* Source extract:
>>>>

Amanda Leduc’s dazzling new novel follows two walking, talking hyenas as they interact with humans over decades. Blurring the line between human and animal, these strange messengers reveal what is possible when the cages that contain us are broken.
In 19th-century Scotland, young Josiah is banished by his father for seeing the divine in the animals around him and sent to Siberia with a small Christian mission to purge such nonsense from his soul. Miserably scrubbing the chapel floor one night, Josiah is visited by what he thinks is God in animal form. When his saviours, a hyena and her mate, rescue him from a natural disaster that kills the other missionaries and then bring him safely home, he founds a religion based on his belief that God granted speech to the hyenas as part of a divine plan to heal and exalt the human race.
The hyena pair, Barbara and Kendrith, aren’t so sure that Josiah has it right. But with their beautiful strangeness, they utterly transform the people they encounter over succeeding generations. As Josiah’s church gathers adherents, more and more animals start to speak to humans—from signing baby gorillas to seductive alligators. At first one or two rebellious pets make a break for freedom, but then comes a mass exodus of all animals held captive, forcing people to contend with a wildness in themselves they have spent millennia denying. The end of this remarkable fairytale is both joyful and devastating, completely dissolving the boundary between what’s “human” and what’s “animal.”

<<<<

* Work instruction 1:
According to the novel description, why is Josiah sent to Siberia?
* Work instruction 2:
Decide whether each statement agrees with the novel description, answering yes or no and quoting the words that settle it: (a) The hyenas save Josiah from a disaster that the other missionaries do not survive. (b) Barbara and Kendrith fully share Josiah's view of why they can speak. (c) The hyenas' dealings with humans are confined to a single year.
* Work instruction 3:
Go on with the novel description, starting after its final sentence.

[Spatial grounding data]
>>>>

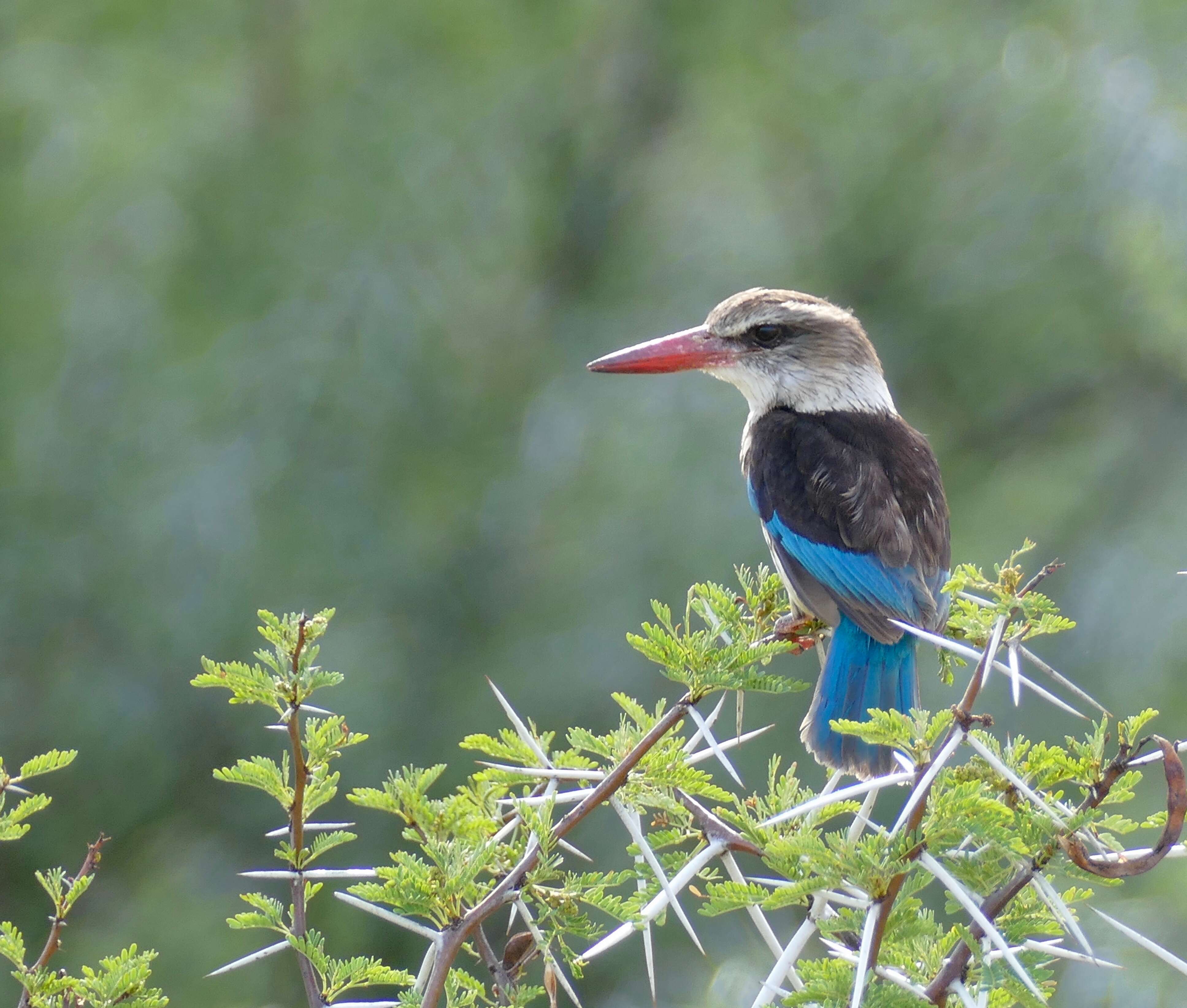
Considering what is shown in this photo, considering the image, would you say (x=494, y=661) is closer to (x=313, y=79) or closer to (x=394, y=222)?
(x=394, y=222)

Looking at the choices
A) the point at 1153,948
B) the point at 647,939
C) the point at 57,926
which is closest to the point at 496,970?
the point at 647,939

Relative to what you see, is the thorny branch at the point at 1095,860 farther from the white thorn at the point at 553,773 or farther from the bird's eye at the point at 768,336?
the bird's eye at the point at 768,336

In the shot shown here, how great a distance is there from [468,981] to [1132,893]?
3555 millimetres

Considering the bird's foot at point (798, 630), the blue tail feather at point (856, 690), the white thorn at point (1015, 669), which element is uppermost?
the white thorn at point (1015, 669)

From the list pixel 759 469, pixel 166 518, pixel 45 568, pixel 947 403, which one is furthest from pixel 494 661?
pixel 759 469

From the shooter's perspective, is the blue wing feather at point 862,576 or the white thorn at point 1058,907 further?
the blue wing feather at point 862,576

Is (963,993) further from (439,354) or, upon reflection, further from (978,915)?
(439,354)

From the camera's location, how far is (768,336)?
11.5 ft

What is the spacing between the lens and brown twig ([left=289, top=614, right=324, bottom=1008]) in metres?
1.40

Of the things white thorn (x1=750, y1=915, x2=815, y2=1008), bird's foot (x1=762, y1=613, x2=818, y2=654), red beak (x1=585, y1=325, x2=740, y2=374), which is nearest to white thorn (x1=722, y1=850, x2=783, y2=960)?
white thorn (x1=750, y1=915, x2=815, y2=1008)


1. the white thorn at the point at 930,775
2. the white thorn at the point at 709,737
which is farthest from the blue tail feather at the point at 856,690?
the white thorn at the point at 930,775

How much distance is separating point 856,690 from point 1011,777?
1.38 metres

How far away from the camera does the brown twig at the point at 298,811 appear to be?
55.1 inches

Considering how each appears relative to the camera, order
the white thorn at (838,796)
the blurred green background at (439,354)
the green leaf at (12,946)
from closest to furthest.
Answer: the white thorn at (838,796) < the green leaf at (12,946) < the blurred green background at (439,354)
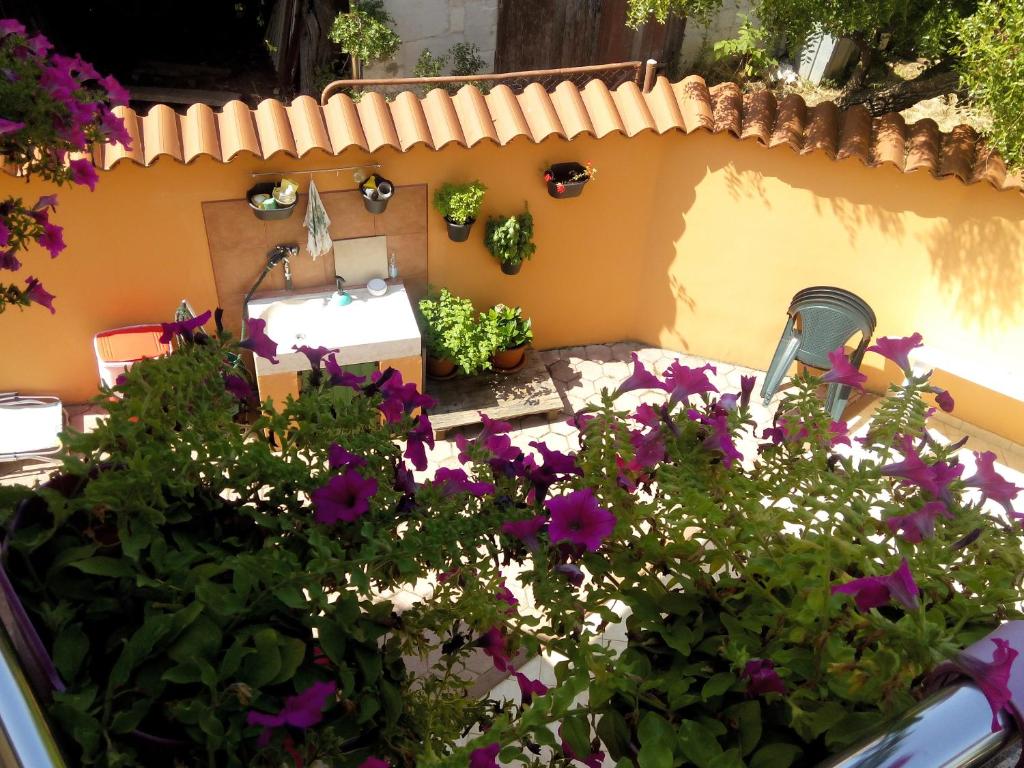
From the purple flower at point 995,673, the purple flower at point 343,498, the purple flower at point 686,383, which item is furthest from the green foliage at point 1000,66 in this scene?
the purple flower at point 995,673

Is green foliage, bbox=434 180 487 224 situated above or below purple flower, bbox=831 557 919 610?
below

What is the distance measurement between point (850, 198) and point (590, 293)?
88.0 inches

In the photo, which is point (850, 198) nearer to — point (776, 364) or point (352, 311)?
point (776, 364)

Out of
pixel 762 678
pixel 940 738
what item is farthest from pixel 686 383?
pixel 940 738

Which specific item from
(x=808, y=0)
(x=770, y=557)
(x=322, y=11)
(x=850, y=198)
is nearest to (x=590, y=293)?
(x=850, y=198)

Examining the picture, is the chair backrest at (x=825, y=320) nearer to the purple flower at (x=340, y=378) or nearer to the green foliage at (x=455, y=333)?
the green foliage at (x=455, y=333)

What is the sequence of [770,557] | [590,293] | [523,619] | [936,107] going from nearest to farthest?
[770,557] → [523,619] → [590,293] → [936,107]

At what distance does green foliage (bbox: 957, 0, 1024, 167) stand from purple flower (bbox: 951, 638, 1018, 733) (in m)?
4.83

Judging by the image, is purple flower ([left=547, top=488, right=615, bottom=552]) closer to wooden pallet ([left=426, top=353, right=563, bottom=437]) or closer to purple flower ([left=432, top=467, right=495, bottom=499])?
purple flower ([left=432, top=467, right=495, bottom=499])

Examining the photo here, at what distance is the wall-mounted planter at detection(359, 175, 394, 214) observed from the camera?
6.09 m

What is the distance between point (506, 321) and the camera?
6.94 m

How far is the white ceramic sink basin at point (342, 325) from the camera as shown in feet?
20.6

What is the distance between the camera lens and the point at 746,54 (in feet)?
28.8

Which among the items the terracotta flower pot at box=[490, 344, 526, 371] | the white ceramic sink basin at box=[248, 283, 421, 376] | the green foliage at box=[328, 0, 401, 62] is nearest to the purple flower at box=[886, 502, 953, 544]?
the white ceramic sink basin at box=[248, 283, 421, 376]
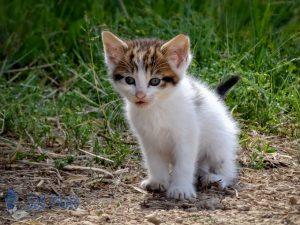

<<<<

* Answer box 1:
His father banishes him for seeing the divine in the animals around him. He is sent with a small Christian mission to purge such nonsense from his soul.

* Answer box 2:
(a) Yes: "rescue him from a natural disaster that kills the other missionaries"
(b) No: "aren’t so sure that Josiah has it right"
(c) No: "as they interact with humans over decades"

* Answer box 3:
Author
Amanda Leduc
AMANDA LEDUC is a disabled writer whose critically acclaimed 2025 novel, Wild Life, was described as “brilliant, precious, incomparable” by Alicia Elliott. She is also the author of the equally acclaimed The Centaur’s Wife, and her nonfiction book Disfigured: On Fairy Tales, Disability, and Making Space was nominated for the 2020 Governor General’s Award. Her essays and stories have appeared across Canada, the U.S., the UK and Australia, and she speaks regularly across North America on accessibility and the role of disability in storytelling. Amanda holds a Master’s degree in Creative Writing from the University of St. Andrews. She has cerebral palsy and presently makes her home in Hamilton, Ontario.